Chronique marine #5

Encore à Salluit. Je suis de nouveau de quart à l'ancre, avec un vent à écorner les "beux". Nous avons maintenant le moteur en marche, à vitesse minimum, pour tenter de contrecarrer l'effet de dragage, puisqu'avec ces vents de 75 noeuds plus des coups à 90 noeuds, l'ancre ne peut pas tenir. C'est l'enfer... Ce fjord qui nous avait protégé depuis plus de 5 jours, agissait maintenant comme un entonnoir et focalisait ces mêmes vents sur nous.

Mon quart avançait lentement, avec des périodes de sommeil de seulement 5 heures à la fois, sauter une simple sieste rend tout plus difficile. Vers 23:00, je dois appeler le bonhomme, nous avons trop draguer, notre position devient précaire. Alors de nouveau nous relevons l'ancre pour nous repositionner. L'ancre à peine lâchée, que je reçois l'ordre de la remonter et de me présenter à la timonerie.

Là-haut, c'est la panique. Louis, le deuxième maître, et le capitaine tente de localiser sur le radar la barge qui était restée sur la plage. La combinaison d'une grande marée et de vents très forts l'ont fait partir à la dérive, et le premier maître et les gars qui étaient à terre depuis quelques jours, sont dans le plus gros des remorqueurs, surnommé le requin, pour rattraper la barge fugitive.

Ils la rattrapent, bien sûr, mais le vent, les vagues et le courant les empêchent de venir vers nous. Tout ce qu'ils peuvent faire, c'est du sur place. Nous devons donc aller à leur secours. Et nous devons faire vite, le remorqueur n'a pas beaucoup de franc-bord (hauteur au-dessus de la ligne d'eau) et les vagues embarquent à bord.

Lorsqu'ils sont enfin le long du navire, la situation devient vraiment périlleuse. Les vagues les poussent contre nous et ils sont secoués comme des marionnettes, ils risquent de se briser contre nous. Le navire tourne de bord pour les protéger des vagues. L'effet brise-lame n'est pas parfait, mais ils ont arrêté de cogner sur nous. Nous devons maintenant les arrimer les deux extrémités de la barge à deux grues de capacité de 12 tonnes pour pouvoir la lever. Ce n'est pas évident. Même avec la protection du navire la barge monte et descend sur notre flanc d'une dizaine de pieds. Et le navire se doit de continuer d'avancer à vitesse réduite pour conserver son angle contre les vagues. Nous sommes trempés jusqu'aux os et les gars sur la barge sont en situation précaire. Un crochet est enfin mis, l'autre tarde.

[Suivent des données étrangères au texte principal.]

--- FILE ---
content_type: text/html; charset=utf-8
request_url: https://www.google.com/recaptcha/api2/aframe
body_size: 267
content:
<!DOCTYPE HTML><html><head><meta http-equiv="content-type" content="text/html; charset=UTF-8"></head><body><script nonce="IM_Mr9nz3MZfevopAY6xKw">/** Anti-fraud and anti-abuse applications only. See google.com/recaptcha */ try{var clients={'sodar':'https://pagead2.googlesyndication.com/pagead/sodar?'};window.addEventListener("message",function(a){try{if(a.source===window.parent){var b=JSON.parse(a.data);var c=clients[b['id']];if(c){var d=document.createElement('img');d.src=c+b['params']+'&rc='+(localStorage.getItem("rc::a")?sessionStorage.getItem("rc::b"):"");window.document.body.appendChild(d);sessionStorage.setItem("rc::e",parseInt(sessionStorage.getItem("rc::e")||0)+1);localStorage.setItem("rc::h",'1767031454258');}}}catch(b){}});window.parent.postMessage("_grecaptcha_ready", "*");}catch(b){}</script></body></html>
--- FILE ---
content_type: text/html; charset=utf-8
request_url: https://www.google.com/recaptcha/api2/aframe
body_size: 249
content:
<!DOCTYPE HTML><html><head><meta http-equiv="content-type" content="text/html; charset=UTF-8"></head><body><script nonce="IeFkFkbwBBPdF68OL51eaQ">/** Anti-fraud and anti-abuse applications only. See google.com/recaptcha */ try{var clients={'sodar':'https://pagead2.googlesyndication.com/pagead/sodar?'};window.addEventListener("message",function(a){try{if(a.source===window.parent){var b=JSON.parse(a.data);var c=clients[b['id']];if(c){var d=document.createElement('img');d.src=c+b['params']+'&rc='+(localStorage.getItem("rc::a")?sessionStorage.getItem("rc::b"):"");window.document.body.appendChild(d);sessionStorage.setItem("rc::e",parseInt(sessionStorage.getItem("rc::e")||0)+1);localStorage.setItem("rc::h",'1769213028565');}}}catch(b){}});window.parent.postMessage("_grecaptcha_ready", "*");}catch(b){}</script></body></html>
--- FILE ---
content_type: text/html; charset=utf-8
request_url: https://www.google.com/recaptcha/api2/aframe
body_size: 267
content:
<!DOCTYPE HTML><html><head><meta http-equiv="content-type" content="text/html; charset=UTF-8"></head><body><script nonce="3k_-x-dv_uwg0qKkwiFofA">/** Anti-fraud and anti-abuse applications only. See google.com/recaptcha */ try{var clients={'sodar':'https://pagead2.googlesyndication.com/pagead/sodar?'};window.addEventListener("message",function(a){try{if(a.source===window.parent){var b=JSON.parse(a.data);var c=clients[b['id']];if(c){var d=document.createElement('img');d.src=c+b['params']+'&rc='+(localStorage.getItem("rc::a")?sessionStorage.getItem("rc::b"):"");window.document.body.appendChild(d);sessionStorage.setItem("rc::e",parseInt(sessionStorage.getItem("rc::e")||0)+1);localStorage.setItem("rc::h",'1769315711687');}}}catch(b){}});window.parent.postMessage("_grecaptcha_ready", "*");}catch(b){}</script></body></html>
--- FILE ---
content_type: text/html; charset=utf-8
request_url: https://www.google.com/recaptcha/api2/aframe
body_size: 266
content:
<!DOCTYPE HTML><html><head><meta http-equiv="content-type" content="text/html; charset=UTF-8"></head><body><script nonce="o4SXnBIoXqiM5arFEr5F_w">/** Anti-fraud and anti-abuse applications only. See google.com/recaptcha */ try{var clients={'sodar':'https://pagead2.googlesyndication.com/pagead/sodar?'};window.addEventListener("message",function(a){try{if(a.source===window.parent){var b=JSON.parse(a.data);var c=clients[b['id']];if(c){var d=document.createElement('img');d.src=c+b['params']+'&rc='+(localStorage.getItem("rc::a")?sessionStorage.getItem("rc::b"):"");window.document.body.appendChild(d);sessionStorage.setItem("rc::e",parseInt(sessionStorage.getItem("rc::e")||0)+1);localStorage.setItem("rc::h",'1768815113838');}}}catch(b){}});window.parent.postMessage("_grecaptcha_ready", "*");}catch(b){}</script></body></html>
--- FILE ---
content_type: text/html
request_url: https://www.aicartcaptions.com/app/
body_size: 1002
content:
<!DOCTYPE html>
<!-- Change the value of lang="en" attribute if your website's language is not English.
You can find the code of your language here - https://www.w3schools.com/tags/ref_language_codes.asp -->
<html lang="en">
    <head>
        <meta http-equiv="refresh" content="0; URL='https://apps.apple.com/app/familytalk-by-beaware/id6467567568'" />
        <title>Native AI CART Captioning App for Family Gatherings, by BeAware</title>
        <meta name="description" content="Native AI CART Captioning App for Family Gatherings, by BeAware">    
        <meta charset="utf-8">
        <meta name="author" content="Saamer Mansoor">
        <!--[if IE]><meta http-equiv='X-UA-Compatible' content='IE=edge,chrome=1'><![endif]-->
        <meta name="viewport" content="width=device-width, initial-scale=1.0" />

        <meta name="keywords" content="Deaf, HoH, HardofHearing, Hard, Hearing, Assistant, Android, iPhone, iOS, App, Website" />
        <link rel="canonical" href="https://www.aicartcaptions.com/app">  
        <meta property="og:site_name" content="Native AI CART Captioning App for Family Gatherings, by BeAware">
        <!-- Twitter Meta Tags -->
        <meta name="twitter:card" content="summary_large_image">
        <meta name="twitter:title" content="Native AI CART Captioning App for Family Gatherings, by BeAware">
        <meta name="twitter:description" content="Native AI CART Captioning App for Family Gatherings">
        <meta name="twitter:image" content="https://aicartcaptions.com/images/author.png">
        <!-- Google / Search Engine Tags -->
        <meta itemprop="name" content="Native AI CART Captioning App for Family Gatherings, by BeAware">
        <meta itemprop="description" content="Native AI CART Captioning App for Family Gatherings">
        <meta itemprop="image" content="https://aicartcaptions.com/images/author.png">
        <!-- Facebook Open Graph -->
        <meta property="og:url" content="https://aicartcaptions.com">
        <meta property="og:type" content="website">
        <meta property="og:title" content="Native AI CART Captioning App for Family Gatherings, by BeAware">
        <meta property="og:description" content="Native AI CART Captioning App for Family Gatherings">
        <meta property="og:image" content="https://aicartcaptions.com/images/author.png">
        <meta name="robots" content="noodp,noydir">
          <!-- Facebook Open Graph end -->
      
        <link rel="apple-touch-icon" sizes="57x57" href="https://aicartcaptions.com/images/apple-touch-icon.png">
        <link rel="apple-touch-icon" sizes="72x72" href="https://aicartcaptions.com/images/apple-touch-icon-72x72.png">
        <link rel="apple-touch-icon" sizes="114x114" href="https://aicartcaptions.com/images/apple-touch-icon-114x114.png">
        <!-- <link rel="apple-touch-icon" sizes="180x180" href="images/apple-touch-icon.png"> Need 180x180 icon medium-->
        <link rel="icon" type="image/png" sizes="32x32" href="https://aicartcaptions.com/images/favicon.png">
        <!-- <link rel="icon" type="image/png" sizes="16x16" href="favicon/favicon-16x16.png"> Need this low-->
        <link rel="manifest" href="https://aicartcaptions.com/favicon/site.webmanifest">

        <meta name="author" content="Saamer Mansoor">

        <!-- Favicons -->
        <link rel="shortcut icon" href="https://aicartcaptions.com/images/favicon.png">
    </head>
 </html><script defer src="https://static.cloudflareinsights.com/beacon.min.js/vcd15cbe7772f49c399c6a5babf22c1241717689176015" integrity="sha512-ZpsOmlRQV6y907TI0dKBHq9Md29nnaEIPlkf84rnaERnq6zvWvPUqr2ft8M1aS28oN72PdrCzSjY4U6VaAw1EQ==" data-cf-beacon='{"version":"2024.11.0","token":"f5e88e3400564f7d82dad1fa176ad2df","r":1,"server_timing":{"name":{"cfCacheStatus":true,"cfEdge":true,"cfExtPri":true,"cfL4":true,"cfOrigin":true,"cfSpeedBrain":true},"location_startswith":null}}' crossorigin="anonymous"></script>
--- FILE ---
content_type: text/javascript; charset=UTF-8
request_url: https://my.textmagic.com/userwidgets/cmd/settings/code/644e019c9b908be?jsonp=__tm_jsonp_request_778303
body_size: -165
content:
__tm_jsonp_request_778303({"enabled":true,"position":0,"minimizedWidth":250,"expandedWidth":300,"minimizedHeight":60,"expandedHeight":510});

De la timonerie me parvient un message. Louis me dit de faire vite. Je réponds un peu sec que nous faisons notre possible. Sa réponse: regardes en avant! Je lève les yeux et la falaise se dresse devant nous. Même dans cette nuit infernale, je peux voir ce mur plus noir que le noir qui nous entoure. Le dernier crochet est en place, nous commençons à soulever la barge, le navire est immédiatement tourné dans l'autre direction. Ils nous faut encore remonter le requin, arrimer tout sur le pont et dans la lueur d'un jour gris qui commence, nous rentrons pour du café et un petit déjeuné. Le capitaine amène le navire hors du fjord, nous ferons des va-et-viens au large, jusqu'à ce que la tempête se calme.

Et un nouveau quart commence pour moi. Je suis si fatigué que j'engloutis des litres et des litres de café noir. Je fais dans la timonerie les cents pas, sortant sur la "wing" qui était protégée du vent, pour rester éveillée. Mais malgré cela, le peu d'ouvrage nécessité par ces conditions et la fatigue, je cognais des clous. L'homme de roue, Michel, n'était pas en meilleur condition que moi. Ce qui nous a sauvé de dormir sur la job, c'est le fou rire qui nous a pris quand j'ai rentré dans le mur, car je dormais en marchant. Et heureusement, à midi après un petit snack, j'ai enfin pu me coucher!